There are very few issues that the UK press agrees on, but when it comes to supporting the monarchy, it’s unanimous. And it’s no coincidence that this also goes for the main political parties. Last year, for the first time in its history, members were invited to sing the national anthem at the Labour Party conference. This united front from mainstream media and politicians means that a national debate or referendum on the future of the monarchy is impossible to imagine. So, in the name of tradition, the British class system marches on, trampling any idealistic dreams of social mobility into the gutter.

Nigel Farage versus Coutts (the bank of choice for the royal family) is another example of this power play. Farage has praised the Tory treasury for its swift action to bring in laws preventing banks from curbing the freedom of speech of account holders. How quickly they act in the interests of the few. But if I’m a Republican, I can be arrested just for thinking about writing "Not My King" on a sign. And what about the rights of trans young people who simply wish to be called by their preferred names and pronouns?

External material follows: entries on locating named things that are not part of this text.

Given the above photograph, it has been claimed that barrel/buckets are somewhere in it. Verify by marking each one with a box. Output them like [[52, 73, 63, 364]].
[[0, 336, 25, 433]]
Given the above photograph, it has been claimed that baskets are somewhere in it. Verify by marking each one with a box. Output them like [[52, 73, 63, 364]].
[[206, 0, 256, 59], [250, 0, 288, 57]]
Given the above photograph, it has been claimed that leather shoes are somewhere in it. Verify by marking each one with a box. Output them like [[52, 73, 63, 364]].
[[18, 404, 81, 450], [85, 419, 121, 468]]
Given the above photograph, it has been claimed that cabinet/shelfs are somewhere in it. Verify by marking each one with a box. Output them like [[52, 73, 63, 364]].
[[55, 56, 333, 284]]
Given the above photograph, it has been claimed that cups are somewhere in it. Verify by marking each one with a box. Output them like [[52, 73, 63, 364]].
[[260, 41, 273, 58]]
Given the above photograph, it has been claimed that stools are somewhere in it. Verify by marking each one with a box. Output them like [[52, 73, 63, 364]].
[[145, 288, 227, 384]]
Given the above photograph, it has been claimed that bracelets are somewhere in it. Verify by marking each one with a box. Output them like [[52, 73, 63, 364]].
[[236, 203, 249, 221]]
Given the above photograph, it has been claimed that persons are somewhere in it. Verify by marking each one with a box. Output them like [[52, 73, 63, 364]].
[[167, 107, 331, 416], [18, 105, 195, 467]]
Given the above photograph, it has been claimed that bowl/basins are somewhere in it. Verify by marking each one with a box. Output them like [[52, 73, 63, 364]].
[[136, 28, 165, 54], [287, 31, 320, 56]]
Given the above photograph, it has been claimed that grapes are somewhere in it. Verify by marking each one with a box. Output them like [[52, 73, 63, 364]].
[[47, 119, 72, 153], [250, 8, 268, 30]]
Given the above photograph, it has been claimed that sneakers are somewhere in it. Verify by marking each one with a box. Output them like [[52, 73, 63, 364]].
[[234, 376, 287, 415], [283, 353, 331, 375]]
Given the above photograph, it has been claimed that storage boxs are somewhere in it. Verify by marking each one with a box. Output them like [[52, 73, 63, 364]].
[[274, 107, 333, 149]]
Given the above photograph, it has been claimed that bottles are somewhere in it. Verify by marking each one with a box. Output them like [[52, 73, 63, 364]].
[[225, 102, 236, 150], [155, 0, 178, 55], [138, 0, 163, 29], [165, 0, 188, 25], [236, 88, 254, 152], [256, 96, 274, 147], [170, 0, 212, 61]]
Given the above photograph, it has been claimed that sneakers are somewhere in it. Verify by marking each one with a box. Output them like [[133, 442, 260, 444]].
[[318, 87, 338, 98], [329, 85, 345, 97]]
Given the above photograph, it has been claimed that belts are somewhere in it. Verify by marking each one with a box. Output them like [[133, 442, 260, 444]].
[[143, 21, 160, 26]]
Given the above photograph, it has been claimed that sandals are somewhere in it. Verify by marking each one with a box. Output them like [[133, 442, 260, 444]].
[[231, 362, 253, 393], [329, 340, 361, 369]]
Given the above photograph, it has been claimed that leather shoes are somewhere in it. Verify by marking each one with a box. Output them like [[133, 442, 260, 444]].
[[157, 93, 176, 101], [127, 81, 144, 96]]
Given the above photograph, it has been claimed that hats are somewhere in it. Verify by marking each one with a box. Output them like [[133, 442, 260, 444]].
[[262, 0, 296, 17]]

It’s time this hypocrisy stopped. I’m not suggesting an "off-with-their-heads" style revolution. But why is it that we can privatise water, railways, and energy but not this outdated institution that can so obviously afford to support itself? The only explanation I can think of is that people have a misguided sense of ownership. If this were genuinely the case, we should have some control and some power to hold them to account. We don’t.

If you join a union, you get to vote in ballots on issues such as pay and conditions. And they will fight to get you better pay and conditions. Now that sounds like a fair trade-off.